## SOURCE EXTRACT
This balance makes egg protein highly usable for building and repairing tissue. Harvard Health notes that the nine essential amino acids can’t be made by the body and must come from food, and eggs cover all of them in one package.
Nutrition scientists rank protein quality using scores like the DIAAS, and egg protein consistently lands near the top. That ranking reflects how completely your body can use what the egg provides.
Eggs and muscle building
For muscle, total daily protein matters most, but quality and timing help. Eggs deliver leucine, the amino acid that flips on muscle protein synthesis, which is why they’re a lifter’s staple.
A two-egg serving gives about 12 grams of protein, a solid contribution toward the roughly 20 to 30 grams many experts suggest per meal for muscle support. Pairing eggs with toast, oats, or yogurt rounds out the meal.
In questions sent to our nutrition educators, the surprise is usually that eggs alone won’t max out muscle gains. They’re an excellent piece of the puzzle, not the entire strategy.
Spreading protein across the day helps too. Research suggests muscle responds best to roughly 20 to 40 grams of protein per meal, so two or three eggs at breakfast plus protein at lunch and dinner beats loading it all into one sitting.
Raw vs cooked protein and absorption
Here’s a myth worth busting. Raw and cooked eggs contain roughly the same amount of protein, so cracking raw eggs into a shake doesn’t add grams.
Cooking actually helps. Heat changes the protein structure so your body absorbs it more efficiently, meaning you use more of a cooked egg’s protein than a raw one’s. Studies have put cooked egg protein absorption far above raw.
So there’s no protein advantage to raw eggs, only added salmonella risk. Cooked wins on both absorption and safety.
How Eggs Fit Your Daily Protein Needs
Knowing the per-egg number is step one. Step two is fitting it into your actual daily target, which depends on your body and activity.

What the RDA actually is
The baseline is simpler than it sounds. The Recommended Daily Allowance for protein is 0.36 grams per pound of body weight, the minimum to prevent deficiency.

## RAW DATA
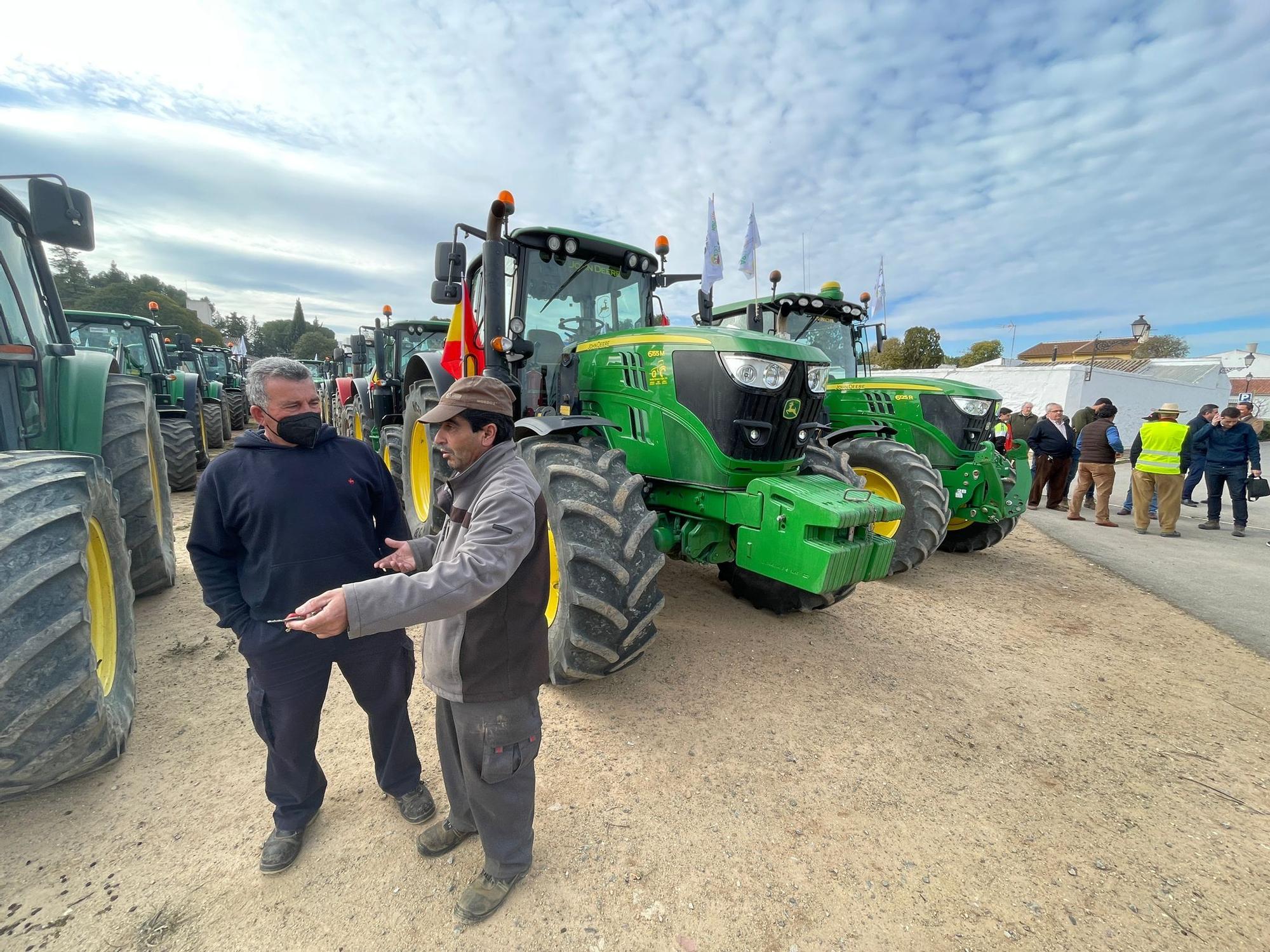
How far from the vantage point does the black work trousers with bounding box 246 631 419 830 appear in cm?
195

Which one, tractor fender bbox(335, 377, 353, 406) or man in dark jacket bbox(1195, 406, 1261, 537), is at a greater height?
tractor fender bbox(335, 377, 353, 406)

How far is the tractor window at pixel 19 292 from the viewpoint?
9.03ft

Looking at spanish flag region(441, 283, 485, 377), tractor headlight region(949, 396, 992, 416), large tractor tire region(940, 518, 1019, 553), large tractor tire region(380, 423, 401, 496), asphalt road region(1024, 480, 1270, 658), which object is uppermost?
spanish flag region(441, 283, 485, 377)

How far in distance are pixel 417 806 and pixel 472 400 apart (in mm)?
1595

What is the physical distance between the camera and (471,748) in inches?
70.0

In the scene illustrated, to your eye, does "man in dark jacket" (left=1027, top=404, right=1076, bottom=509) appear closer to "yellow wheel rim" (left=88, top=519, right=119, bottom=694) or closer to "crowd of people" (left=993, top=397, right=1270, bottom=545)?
"crowd of people" (left=993, top=397, right=1270, bottom=545)

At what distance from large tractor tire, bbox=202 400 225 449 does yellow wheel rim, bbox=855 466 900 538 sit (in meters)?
10.4

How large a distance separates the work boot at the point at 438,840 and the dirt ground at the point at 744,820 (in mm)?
38

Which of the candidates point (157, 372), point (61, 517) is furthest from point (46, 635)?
point (157, 372)

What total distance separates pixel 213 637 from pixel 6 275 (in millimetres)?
2146

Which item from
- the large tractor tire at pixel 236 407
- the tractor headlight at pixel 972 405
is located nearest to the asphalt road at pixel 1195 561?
the tractor headlight at pixel 972 405

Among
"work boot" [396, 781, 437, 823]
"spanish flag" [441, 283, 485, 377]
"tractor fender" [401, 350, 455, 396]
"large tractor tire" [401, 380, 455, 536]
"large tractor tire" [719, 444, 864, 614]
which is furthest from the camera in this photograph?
"large tractor tire" [401, 380, 455, 536]

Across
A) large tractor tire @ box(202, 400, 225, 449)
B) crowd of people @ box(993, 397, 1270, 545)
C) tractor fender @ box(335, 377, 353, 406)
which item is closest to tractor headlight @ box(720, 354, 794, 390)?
crowd of people @ box(993, 397, 1270, 545)

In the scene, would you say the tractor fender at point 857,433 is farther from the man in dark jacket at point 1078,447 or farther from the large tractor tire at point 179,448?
the large tractor tire at point 179,448
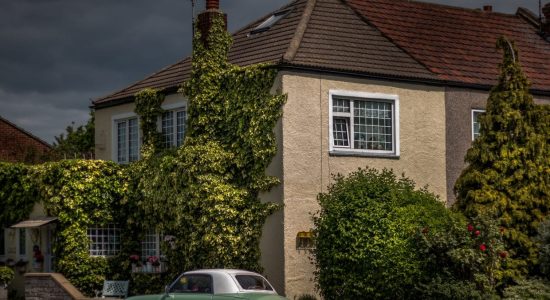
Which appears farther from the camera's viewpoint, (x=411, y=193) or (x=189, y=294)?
(x=411, y=193)

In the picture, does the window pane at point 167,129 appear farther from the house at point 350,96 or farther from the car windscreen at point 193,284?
the car windscreen at point 193,284

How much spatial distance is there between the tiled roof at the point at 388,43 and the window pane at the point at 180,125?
117 cm

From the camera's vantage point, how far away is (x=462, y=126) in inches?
1197

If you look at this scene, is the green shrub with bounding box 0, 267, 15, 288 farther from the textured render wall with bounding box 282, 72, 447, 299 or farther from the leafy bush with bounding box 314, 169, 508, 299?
the leafy bush with bounding box 314, 169, 508, 299

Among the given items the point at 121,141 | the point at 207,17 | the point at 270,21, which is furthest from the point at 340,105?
the point at 121,141

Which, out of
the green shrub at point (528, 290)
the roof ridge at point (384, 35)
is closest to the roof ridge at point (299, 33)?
the roof ridge at point (384, 35)

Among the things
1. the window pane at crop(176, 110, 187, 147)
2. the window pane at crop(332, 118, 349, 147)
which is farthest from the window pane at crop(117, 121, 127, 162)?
the window pane at crop(332, 118, 349, 147)

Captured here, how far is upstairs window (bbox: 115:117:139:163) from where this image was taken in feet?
108

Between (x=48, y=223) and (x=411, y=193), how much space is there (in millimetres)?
12061

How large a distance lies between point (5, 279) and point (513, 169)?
16638mm

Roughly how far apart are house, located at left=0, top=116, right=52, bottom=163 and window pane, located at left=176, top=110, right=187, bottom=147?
17.8 meters

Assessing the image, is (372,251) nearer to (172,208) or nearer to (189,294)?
(189,294)

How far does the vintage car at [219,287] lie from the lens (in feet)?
64.0

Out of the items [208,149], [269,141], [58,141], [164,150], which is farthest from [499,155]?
[58,141]
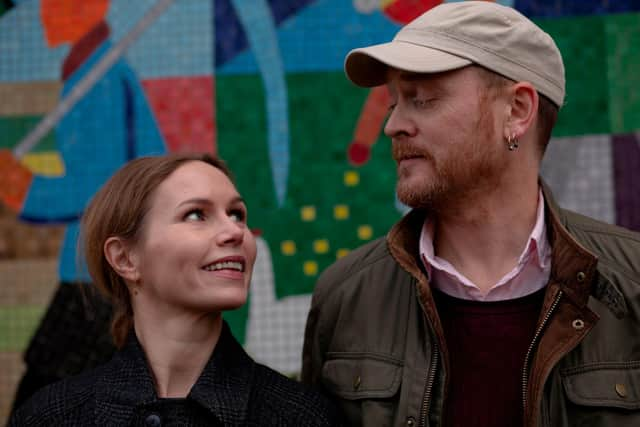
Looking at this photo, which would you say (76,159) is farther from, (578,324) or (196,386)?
(578,324)

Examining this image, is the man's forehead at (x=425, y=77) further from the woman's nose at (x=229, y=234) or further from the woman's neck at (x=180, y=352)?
the woman's neck at (x=180, y=352)

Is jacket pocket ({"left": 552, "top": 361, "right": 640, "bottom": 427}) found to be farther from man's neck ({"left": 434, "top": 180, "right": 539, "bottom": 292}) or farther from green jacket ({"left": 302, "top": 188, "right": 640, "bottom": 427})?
man's neck ({"left": 434, "top": 180, "right": 539, "bottom": 292})

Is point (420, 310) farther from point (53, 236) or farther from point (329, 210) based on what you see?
point (53, 236)

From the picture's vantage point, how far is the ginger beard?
2396 millimetres

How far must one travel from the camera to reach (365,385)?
2.48 m

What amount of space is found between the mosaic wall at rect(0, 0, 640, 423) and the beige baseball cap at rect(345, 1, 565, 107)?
1.39 m

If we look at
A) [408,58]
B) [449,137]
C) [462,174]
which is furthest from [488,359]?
[408,58]

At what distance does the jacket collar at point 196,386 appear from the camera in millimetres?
2396

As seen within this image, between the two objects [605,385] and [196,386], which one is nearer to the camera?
[605,385]

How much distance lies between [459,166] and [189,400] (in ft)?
3.21

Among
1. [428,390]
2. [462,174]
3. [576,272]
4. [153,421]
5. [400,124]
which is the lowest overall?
[153,421]

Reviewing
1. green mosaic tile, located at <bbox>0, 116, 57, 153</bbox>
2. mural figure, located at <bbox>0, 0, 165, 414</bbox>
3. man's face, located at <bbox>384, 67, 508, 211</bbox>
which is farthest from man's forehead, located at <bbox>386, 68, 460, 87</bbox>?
green mosaic tile, located at <bbox>0, 116, 57, 153</bbox>

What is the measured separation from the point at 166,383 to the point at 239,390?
21cm

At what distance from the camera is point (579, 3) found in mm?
3832
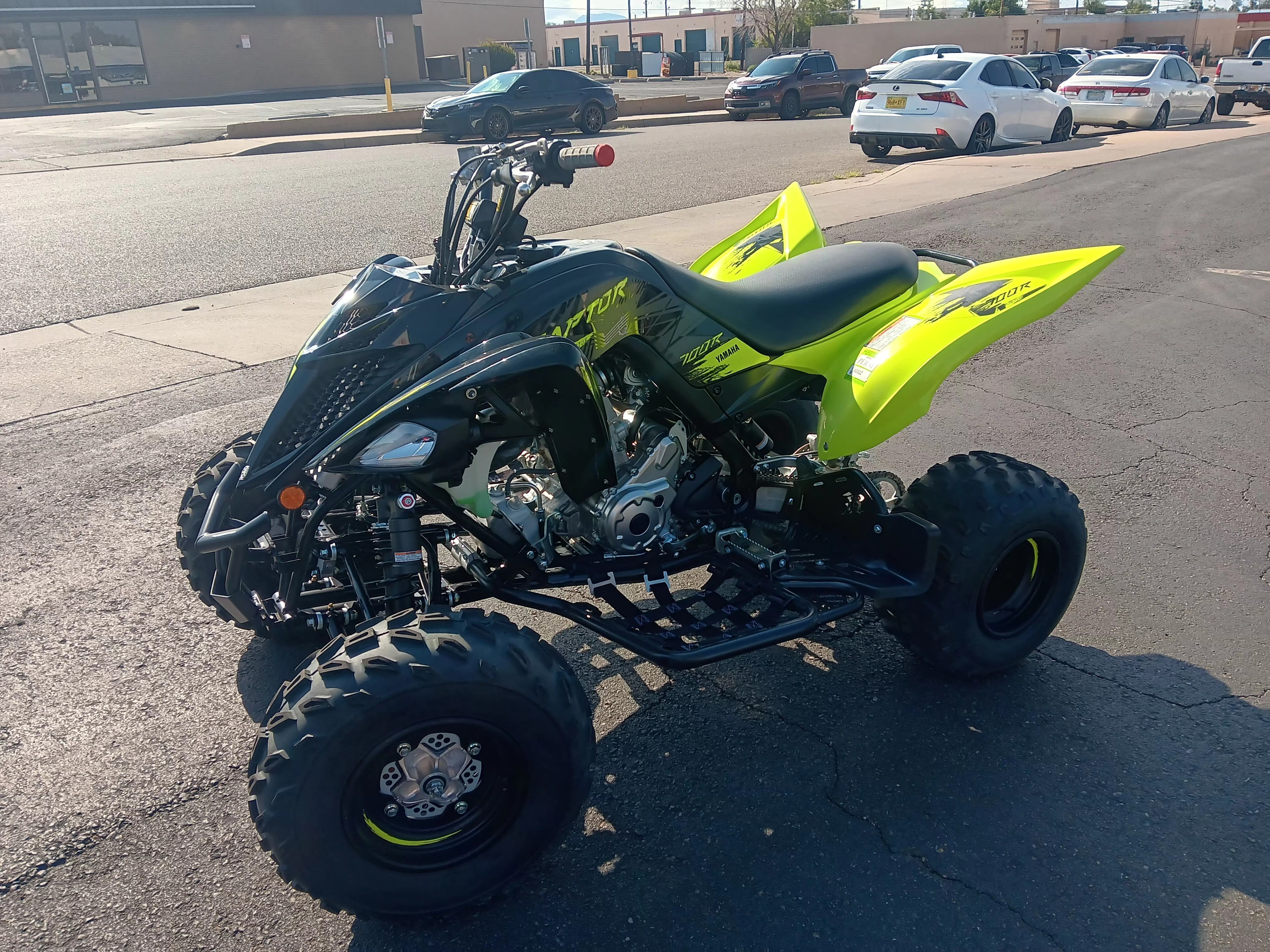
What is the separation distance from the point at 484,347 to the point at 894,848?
1.84 m

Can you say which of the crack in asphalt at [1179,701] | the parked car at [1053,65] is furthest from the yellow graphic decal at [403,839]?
the parked car at [1053,65]

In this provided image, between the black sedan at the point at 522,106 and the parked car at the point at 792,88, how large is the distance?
15.6 feet

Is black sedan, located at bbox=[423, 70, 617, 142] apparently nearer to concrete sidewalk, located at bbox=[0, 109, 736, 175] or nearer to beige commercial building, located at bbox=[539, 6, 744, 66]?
concrete sidewalk, located at bbox=[0, 109, 736, 175]

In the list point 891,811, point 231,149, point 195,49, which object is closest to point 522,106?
point 231,149

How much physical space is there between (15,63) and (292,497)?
4239 cm

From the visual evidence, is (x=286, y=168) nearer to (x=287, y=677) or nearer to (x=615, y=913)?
(x=287, y=677)

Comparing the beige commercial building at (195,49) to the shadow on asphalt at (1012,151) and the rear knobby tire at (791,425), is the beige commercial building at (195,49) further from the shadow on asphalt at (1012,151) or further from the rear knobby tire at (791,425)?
the rear knobby tire at (791,425)

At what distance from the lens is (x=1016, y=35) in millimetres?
54906

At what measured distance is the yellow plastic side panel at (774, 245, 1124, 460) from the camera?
319 centimetres

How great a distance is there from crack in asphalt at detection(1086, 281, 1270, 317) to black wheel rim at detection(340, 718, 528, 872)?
25.0 ft

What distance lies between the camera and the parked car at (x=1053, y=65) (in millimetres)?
31141

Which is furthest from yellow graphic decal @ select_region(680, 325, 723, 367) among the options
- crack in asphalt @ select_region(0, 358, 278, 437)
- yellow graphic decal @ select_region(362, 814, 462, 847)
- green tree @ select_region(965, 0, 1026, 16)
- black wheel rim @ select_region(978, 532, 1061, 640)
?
green tree @ select_region(965, 0, 1026, 16)

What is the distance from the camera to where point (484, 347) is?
2.70 meters

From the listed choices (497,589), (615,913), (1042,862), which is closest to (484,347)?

## ASSIGNMENT
Can you write out the part of the egg protein text that opens with the words containing "This balance makes" and closes with "the egg provides."? The data is separate material and has no connection to the egg protein text.

## RESPONSE AREA
This balance makes egg protein highly usable for building and repairing tissue. Harvard Health notes that the nine essential amino acids can’t be made by the body and must come from food, and eggs cover all of them in one package.
Nutrition scientists rank protein quality using scores like the DIAAS, and egg protein consistently lands near the top. That ranking reflects how completely your body can use what the egg provides.